↓↓↓

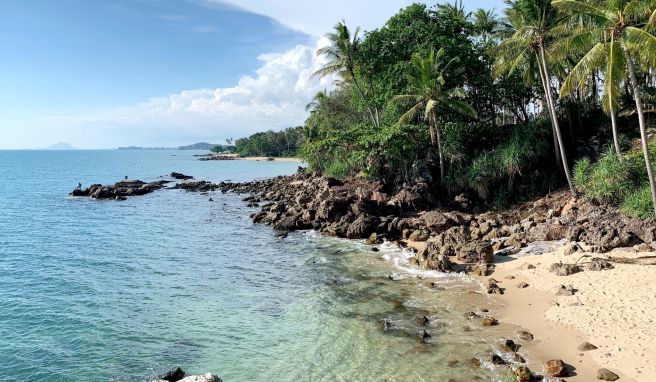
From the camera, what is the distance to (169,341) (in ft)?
51.4

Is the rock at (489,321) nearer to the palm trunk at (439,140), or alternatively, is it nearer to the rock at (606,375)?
the rock at (606,375)

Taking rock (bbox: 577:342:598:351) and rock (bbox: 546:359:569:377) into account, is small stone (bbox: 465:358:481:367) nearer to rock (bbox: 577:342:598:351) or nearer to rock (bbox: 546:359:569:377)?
rock (bbox: 546:359:569:377)

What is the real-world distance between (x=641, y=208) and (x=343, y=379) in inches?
745

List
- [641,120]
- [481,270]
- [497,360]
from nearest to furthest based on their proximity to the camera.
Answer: [497,360] < [641,120] < [481,270]

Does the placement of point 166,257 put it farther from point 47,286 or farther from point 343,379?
point 343,379

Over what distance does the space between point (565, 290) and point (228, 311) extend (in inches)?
533

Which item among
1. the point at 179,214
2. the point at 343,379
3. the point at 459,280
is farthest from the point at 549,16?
the point at 179,214

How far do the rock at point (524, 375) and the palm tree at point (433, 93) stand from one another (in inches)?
965

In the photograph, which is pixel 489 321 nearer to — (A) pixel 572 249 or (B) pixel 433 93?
(A) pixel 572 249

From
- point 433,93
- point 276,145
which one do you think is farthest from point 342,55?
point 276,145

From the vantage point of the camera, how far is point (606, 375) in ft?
38.0

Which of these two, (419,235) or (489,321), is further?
(419,235)

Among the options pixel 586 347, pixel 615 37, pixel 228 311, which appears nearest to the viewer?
pixel 586 347

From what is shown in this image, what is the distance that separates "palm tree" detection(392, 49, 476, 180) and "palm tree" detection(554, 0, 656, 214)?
12.9m
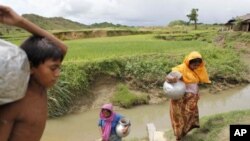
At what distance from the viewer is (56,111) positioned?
39.3ft

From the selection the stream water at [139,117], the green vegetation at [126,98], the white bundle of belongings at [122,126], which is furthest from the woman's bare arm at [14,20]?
the green vegetation at [126,98]

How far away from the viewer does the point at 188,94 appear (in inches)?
264

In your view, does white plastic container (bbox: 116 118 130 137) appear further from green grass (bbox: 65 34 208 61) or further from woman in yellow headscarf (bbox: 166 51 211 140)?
green grass (bbox: 65 34 208 61)

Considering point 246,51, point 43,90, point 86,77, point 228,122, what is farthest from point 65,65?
point 246,51

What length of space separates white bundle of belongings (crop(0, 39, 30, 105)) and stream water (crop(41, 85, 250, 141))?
299 inches

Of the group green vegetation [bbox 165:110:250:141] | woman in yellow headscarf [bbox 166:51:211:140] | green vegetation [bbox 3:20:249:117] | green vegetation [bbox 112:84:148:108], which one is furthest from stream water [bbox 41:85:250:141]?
woman in yellow headscarf [bbox 166:51:211:140]

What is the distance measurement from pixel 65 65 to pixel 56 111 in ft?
6.52

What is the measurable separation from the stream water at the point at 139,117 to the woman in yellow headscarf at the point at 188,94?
2.58 meters

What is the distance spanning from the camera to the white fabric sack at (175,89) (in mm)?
6383

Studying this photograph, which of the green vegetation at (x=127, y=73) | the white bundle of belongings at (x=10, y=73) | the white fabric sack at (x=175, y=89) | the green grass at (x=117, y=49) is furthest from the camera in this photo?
the green grass at (x=117, y=49)

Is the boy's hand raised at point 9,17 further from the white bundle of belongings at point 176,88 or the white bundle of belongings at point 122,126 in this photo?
the white bundle of belongings at point 176,88

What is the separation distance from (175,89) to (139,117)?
19.3ft

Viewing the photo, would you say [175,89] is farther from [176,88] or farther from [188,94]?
[188,94]

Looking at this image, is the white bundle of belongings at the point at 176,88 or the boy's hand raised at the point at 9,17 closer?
the boy's hand raised at the point at 9,17
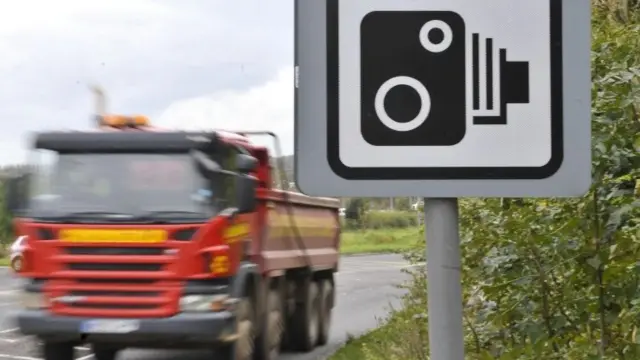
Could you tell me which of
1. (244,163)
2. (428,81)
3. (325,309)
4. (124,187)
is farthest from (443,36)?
(325,309)

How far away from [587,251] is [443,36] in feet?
6.29

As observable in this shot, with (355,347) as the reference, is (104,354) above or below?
above

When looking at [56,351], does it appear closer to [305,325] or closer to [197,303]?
[197,303]

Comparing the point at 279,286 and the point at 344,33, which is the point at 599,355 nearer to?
the point at 344,33

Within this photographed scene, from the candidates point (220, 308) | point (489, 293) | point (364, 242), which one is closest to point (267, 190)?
point (220, 308)

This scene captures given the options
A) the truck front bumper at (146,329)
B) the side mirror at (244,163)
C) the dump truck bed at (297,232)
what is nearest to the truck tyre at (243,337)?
the truck front bumper at (146,329)

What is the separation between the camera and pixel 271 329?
38.7ft

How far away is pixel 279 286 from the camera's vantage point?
12391 mm

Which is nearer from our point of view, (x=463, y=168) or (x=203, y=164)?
(x=463, y=168)

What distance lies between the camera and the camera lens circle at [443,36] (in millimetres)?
2059

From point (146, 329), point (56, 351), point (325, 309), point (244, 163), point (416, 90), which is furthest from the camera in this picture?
point (325, 309)

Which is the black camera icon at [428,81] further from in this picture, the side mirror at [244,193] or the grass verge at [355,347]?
the grass verge at [355,347]

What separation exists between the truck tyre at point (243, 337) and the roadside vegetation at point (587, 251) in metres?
6.07

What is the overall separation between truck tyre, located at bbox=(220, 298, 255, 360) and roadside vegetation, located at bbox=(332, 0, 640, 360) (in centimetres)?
607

↑↑↑

> **TASK OBJECTIVE**
Switch every "truck tyre" in the lines above to "truck tire" and give all the lines again with nothing else changed, leaving out the pictures.

> **COMPLETED EXERCISE**
From the camera, what is the distance to (169,341) (in ft)?
51.4

Is the rock at (489,321) nearer to the palm trunk at (439,140), or alternatively, is it nearer to the rock at (606,375)?
the rock at (606,375)

Taking rock (bbox: 577:342:598:351) and rock (bbox: 546:359:569:377) into account, is small stone (bbox: 465:358:481:367) nearer to rock (bbox: 577:342:598:351) or nearer to rock (bbox: 546:359:569:377)?
rock (bbox: 546:359:569:377)

What is the real-world distance between (x=641, y=208) and (x=343, y=379) in inches?
745

List
- [641,120]
- [481,270]
- [497,360]
from nearest to furthest based on their proximity to the camera.
Answer: [497,360] < [641,120] < [481,270]

Does the placement of point 166,257 put it farther from point 47,286 or farther from point 343,379?
point 343,379

Over what distance does the space between point (565, 290) and point (228, 311) extend (in inches)?
533

Which item among
1. the point at 179,214
2. the point at 343,379
3. the point at 459,280
is farthest from the point at 549,16?
the point at 179,214

How far do the rock at point (524, 375) and the palm tree at point (433, 93) stand from one another (in inches)?
965

In the photograph, which is pixel 489 321 nearer to — (A) pixel 572 249 or (B) pixel 433 93?
(A) pixel 572 249

From
- point 433,93
- point 276,145
which one do you think is farthest from point 342,55?
point 276,145

From the vantage point of the camera, how far is point (606, 375) in ft?
38.0

Which of these two, (419,235) or (489,321), is further?
(419,235)

Among the options pixel 586 347, pixel 615 37, pixel 228 311, which appears nearest to the viewer?
pixel 586 347

From what is shown in this image, what is the distance that separates "palm tree" detection(392, 49, 476, 180) and "palm tree" detection(554, 0, 656, 214)?
12.9m
At what distance from the viewer is (56,111) positioned?
39.3ft

From the selection the stream water at [139,117], the green vegetation at [126,98], the white bundle of belongings at [122,126], which is furthest from the woman's bare arm at [14,20]?
the green vegetation at [126,98]

How far away from the viewer does the point at 188,94 appear (in inches)?
264

In your view, does white plastic container (bbox: 116 118 130 137) appear further from green grass (bbox: 65 34 208 61) or further from woman in yellow headscarf (bbox: 166 51 211 140)?
green grass (bbox: 65 34 208 61)

Considering point 246,51, point 43,90, point 86,77, point 228,122, what is farthest from point 65,65?
point 246,51

What length of space separates white bundle of belongings (crop(0, 39, 30, 105)) and stream water (crop(41, 85, 250, 141))?
299 inches

Of the group green vegetation [bbox 165:110:250:141] | woman in yellow headscarf [bbox 166:51:211:140] | green vegetation [bbox 3:20:249:117] | green vegetation [bbox 112:84:148:108], which one is furthest from stream water [bbox 41:85:250:141]?
woman in yellow headscarf [bbox 166:51:211:140]

What is the distance measurement from pixel 65 65 to pixel 56 111 in ft?
6.52

What is the measurable separation from the stream water at the point at 139,117 to the woman in yellow headscarf at the point at 188,94?
2.58 meters

What is the distance spanning from the camera to the white fabric sack at (175,89) (in mm)?
6383

Studying this photograph, which of the green vegetation at (x=127, y=73) | the white bundle of belongings at (x=10, y=73) | the white fabric sack at (x=175, y=89) | the green grass at (x=117, y=49) is furthest from the camera in this photo?
the green grass at (x=117, y=49)

Is the boy's hand raised at point 9,17 further from the white bundle of belongings at point 176,88 or the white bundle of belongings at point 122,126 in this photo?
the white bundle of belongings at point 176,88

What is the separation distance from (175,89) to (139,117)?
19.3ft

Viewing the photo, would you say [175,89] is farther from [176,88] or farther from [188,94]?
[188,94]

Looking at this image, is the white bundle of belongings at the point at 176,88 or the boy's hand raised at the point at 9,17 closer?
the boy's hand raised at the point at 9,17
Could you tell me which of
1. (244,163)
2. (428,81)
3. (325,309)
4. (124,187)
is farthest from (443,36)?
(325,309)

How far away from [587,251] is [443,36] in feet?
6.29

As observable in this shot, with (355,347) as the reference, is (104,354) above or below?
above

When looking at [56,351], does it appear closer to [305,325] or closer to [197,303]?
[197,303]

Comparing the point at 279,286 and the point at 344,33, which is the point at 599,355 nearer to?
the point at 344,33

Within this photographed scene, from the candidates point (220, 308) | point (489, 293) | point (364, 242), which one is closest to point (267, 190)?
point (220, 308)

This scene captures given the options
A) the truck front bumper at (146,329)
B) the side mirror at (244,163)
C) the dump truck bed at (297,232)
what is nearest to the truck tire at (243,337)?
the truck front bumper at (146,329)

What is the separation between the camera and pixel 271 329?
38.7ft

How far away is pixel 279 286 from the camera's vantage point?
12391 mm

Which is nearer from our point of view, (x=463, y=168) or (x=203, y=164)?
(x=463, y=168)

What distance lies between the camera and the camera lens circle at [443,36] (in millimetres)?
2059

From point (146, 329), point (56, 351), point (325, 309), point (244, 163), point (416, 90), which is furthest from the camera in this picture?
point (325, 309)

Which is the black camera icon at [428,81] further from in this picture, the side mirror at [244,193] or the grass verge at [355,347]?
the grass verge at [355,347]

What separation exists between the truck tire at point (243, 337) and the roadside vegetation at point (587, 251) in metres?
6.07

What is the overall separation between truck tire, located at bbox=(220, 298, 255, 360) and roadside vegetation, located at bbox=(332, 0, 640, 360) (in centimetres)?
607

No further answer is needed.